- [AUFGABEN]
a. Welches Fertigungsverfahren kam laut dem Textauszug als einziges infrage?
b. Aktualisieren Sie im Textauszug alles von „Mögliche Spannungen können“ bis hinunter zu „unter Reinraumbedingungen entfernt.“ und setzen Sie dabei „das Unternehmen“ an die Stelle von „Precision Micro“.

- [TEXTAUSZUG]

****

Besser als Laserschneiden und Stanzen
Aufgrund der geforderten Spannungsfreiheit und Planarität der Komponente kam nur die Ätztechnik infrage. Herkömmliche Blechbearbeitungsverfahren wie Laserschneiden oder Stanzen würden Spannungen im Metall verursachen, weshalb diese als mögliche Verfahren für die Prototypen- und Serienproduktion ausgeschlossen wurden. Bei jenen Verfahren wird das Metall unter Einwirkung von Wärme (Laser) oder Kraft (Stanzen) bearbeitet und ist somit mechanischen Kräften und Belastungen unterworfen, die das Material unter Spannung setzen.
Mögliche Spannungen können die Messgenauigkeit des Biosensors verschlechtern und die Planarität der Oberfläche beeinträchtigen. Eine perfekt saubere und ebene Oberfläche war bei der Herstellung der Biosensoren von Bedeutung, da diese im letzten Arbeitsschritt noch mit einer Beschichtung versehen werden sollten. Für ein gleichmäßiges Anhaften der Oberflächenbeschichtung mit elektrisch leitfähiger Tinte entwickelte Precision Micro zusätzlich ein eigenes Reinigungsverfahren mit einer hundertprozentigen automatischen optischen Inspektion. So werden alle verbleibenden Verunreinigungen von der Oberfläche der Teile unter Reinraumbedingungen entfernt.

****

- [BEREITGESTELLTE DATEN]

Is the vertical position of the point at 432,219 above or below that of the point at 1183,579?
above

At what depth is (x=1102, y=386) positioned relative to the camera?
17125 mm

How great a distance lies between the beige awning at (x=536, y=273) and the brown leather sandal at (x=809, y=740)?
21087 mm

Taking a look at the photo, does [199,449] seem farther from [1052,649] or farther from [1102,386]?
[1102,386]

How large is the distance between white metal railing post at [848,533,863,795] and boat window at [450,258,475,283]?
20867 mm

****

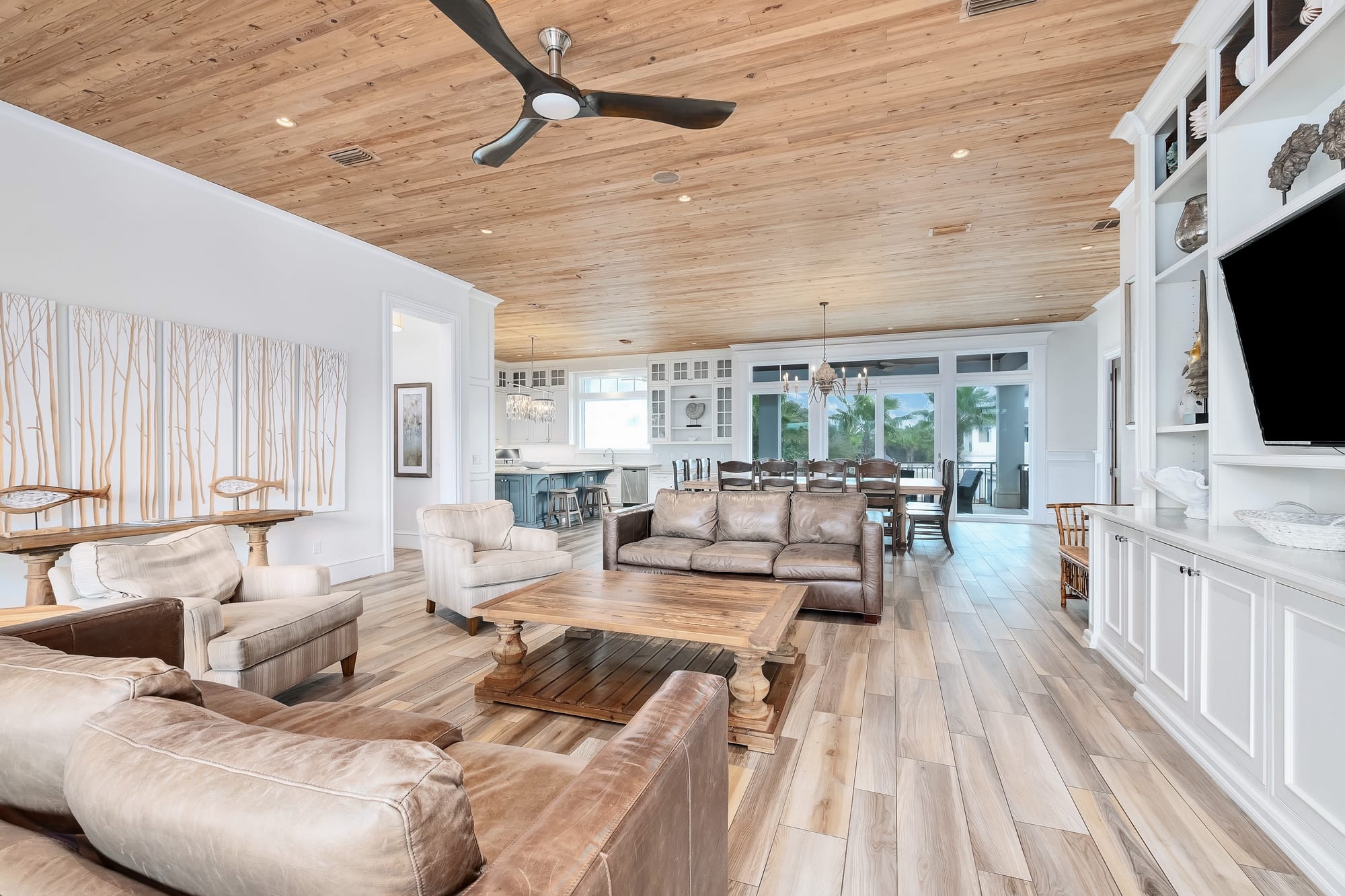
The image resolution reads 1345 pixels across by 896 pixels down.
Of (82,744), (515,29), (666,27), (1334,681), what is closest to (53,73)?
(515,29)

****

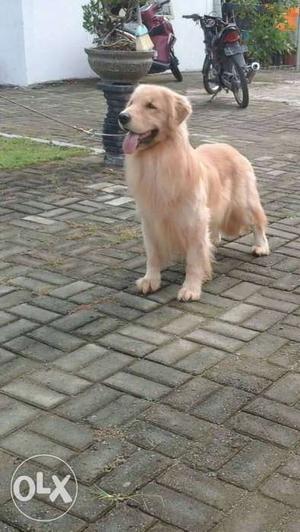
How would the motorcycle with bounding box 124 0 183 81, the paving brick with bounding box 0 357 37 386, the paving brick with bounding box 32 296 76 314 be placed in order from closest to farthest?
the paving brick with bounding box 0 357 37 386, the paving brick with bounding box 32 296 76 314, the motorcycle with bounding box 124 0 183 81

****

- [LÖSUNGEN]
a. Die Ätztechnik.

b.
Mögliche Spannungen können die Messgenauigkeit des Biosensors verschlechtern und die Planarität der Oberfläche beeinträchtigen. Eine perfekt saubere und ebene Oberfläche war bei der Herstellung der Biosensoren von Bedeutung, da diese im letzten Arbeitsschritt noch mit einer Beschichtung versehen werden sollten. Für ein gleichmäßiges Anhaften der Oberflächenbeschichtung mit elektrisch leitfähiger Tinte entwickelte das Unternehmen zusätzlich ein eigenes Reinigungsverfahren mit einer hundertprozentigen automatischen optischen Inspektion. So werden alle verbleibenden Verunreinigungen von der Oberfläche der Teile unter Reinraumbedingungen entfernt.